Ibrahim spent many years away from South Africa -- first fleeing in 1962, the year anti-apartheid leader Nelson Mandela was jailed -- but always maintained a strong connection with his homeland, especially through his music.
"Ibrahim passed away peacefully surrounded by family in Germany following a short illness," his family said in a statement.
His final public performance in South Africa was at the Cape Town International Jazz Festival in March.
"Abdullah passed away peacefully with South Africa and its people in his heart. His love for his country never wavered, no matter where in the world he found himself," his partner Dr Marina Umari said.
Named Adolph Johannes Brand when he was born in 1934 into Cape Town's cultural melting pot, he began piano lessons at the age of seven, influenced by his mother and grandmother.
"His early musical memories were of traditional African Khoi-san songs and the Christian hymns, gospel tunes and spirituals that he heard from his grandmother, who was pianist for the local African Methodist Episcopalian church, and his mother, who led the choir," the biography on his website said.
He made his professional debut aged 15, playing with big swing groups and forming his first band, the Dollar Brand Trio, in 1958 when he was 24 years old.
The following year, he joined The Jazz Epistles septet that included another music legend, the late trumpeter Hugh Masekela, and recorded the first album by a black South African band.
- Ellington, a mentor -
By the 1960s, jazz had come to symbolise resistance against apartheid because of its mixed-race bands and audiences -- and the hardline segregationist government was cracking down.
Ibrahim and his future wife, jazz singer Sathima Bea Benjamin, decided to leave, taking up a contract to play at a club in the Swiss city of Zurich.
There he was discovered in 1963 by US jazz pianist Ellington, who was so impressed that he took the South African to a recording session in Paris.
Invitations to perform followed.
In 1965, Ibrahim and his wife moved to New York, where he fronted the Duke Ellington Orchestra on several occasions, studied at the Juilliard School of Music and mixed with other jazz artists.
Three years later, the couple returned to Cape Town and he converted to Islam, taking the name Abdullah Ibrahim.
In 1974, he recorded the iconic "Mannenberg -- ‘Is Where It’s Happening'" which became an anthem against apartheid.
After the 1976 Soweto student uprising claimed dozens of young lives, the couple again left South Africa, taking their two young children back to New York.
They returned when Mandela was released from 27 years in jail in 1990.
Ibrahim performed at Mandela's inauguration as South Africa's first black president in 1994 and set up a jazz school but continued to live and work internationally, in his later years settling in Germany.

#####

SHORT PROBLEM —
Sum up the article about Abdullah Ibrahim in two sentences.

PROVIDED MATERIAL —
#####

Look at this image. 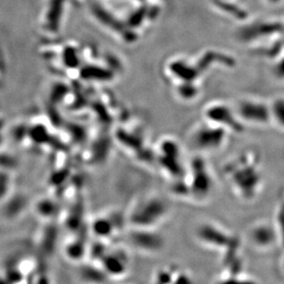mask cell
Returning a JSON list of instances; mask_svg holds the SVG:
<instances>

#####

RESPONSE TO THE TASK —
Abdullah Ibrahim, born Adolph Johannes Brand in Cape Town in 1934, started piano at seven, formed his first band in 1958, and after leaving South Africa was discovered in Zurich by Ellington, later recording "Mannenberg," which became an anthem against apartheid. He spent many years abroad but stayed closely tied to his homeland, performing at Mandela's inauguration in 1994, and he died peacefully in Germany after a short illness.